A Rwandan court on Friday sentenced popular musician Kizito Mihigo to 10 years in prison for conspiracy against the government of strongman President Paul Kagame.
Mihigo was also found guilty of "forming a criminal group" and "conspiracy to commit murder," but judge Claire Bukuba threw out charges of complicity in a terrorist act.
Mihigo, 35, who pleaded guilty to the charges, is a survivor of the 1994 genocide in Rwanda.
Prosecutors said he was "in charge of mobilizing the youth" for the Rwanda National Congress (RNC), an opposition party in exile, as well as the FDLR, Rwandan Hutu rebels who include the perpetrators of the genocide in their ranks and who are based in the forests of neighboring Democratic Republic of Congo.
Mihigo's lawyers, who said prosecutors had little hard evidence, had pressured him to plead not guilty.
He was tried alongside journalist Cassien Ntamuhanga, demobilized soldier Jean Paul Dukuzumuremyi and Agnes Niyibizi, who was accused but found innocent of having been an RNC treasurer.
Ntamuhanga was sentenced to 25 years in jail, Dukuzumuremyi was sentenced to 30 years. Both have denied all charges.

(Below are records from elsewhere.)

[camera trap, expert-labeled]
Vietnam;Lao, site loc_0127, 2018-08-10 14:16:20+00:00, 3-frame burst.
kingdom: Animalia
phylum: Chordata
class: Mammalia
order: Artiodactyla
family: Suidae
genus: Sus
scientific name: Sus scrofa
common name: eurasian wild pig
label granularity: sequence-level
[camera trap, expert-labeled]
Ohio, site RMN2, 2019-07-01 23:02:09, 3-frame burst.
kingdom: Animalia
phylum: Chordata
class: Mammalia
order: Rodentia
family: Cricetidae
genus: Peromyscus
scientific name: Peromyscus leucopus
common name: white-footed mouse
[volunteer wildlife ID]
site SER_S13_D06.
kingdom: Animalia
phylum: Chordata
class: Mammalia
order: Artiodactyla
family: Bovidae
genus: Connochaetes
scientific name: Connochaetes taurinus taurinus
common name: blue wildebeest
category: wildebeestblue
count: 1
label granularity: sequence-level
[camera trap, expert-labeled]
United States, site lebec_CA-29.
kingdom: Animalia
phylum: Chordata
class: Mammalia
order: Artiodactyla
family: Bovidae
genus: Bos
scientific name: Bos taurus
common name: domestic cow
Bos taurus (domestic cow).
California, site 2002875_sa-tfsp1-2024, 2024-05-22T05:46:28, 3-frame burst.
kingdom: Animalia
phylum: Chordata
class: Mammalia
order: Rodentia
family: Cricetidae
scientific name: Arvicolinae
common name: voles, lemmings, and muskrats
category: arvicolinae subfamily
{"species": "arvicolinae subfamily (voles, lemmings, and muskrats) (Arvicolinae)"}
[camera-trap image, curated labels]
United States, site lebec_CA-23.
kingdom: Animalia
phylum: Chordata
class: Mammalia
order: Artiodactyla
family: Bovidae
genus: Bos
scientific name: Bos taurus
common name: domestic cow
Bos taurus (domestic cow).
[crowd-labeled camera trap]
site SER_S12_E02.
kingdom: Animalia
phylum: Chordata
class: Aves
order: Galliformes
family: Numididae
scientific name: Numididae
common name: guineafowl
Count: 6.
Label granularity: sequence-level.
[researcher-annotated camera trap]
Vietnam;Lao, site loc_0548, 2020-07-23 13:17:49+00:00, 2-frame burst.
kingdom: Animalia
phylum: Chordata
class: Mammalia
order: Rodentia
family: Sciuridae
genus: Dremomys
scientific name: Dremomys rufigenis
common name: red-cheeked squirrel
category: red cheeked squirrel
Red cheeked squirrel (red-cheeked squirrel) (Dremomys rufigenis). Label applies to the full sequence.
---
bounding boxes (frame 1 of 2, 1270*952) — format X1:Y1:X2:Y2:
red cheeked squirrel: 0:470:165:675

Niyibizi was acquitted on all charges.
Police said the men planned attacks in revenge for the assassination of a former spy chief and fierce critic of Kagame, Patrick Karegeya, who lived in exile in South Africa and who was found strangled to death in a Johannesburg luxury hotel on New Year's Day.
The arrest of the four in April, came as Rwanda held commemorations to mark the 20th anniversary of the genocide, the murder of 800,000 people, most of them ethnic Tutsis, at the hands of Hutu extremists.
But it also came amid mounting criticism of Kagame and accusations his government is cracking down on those who speak out.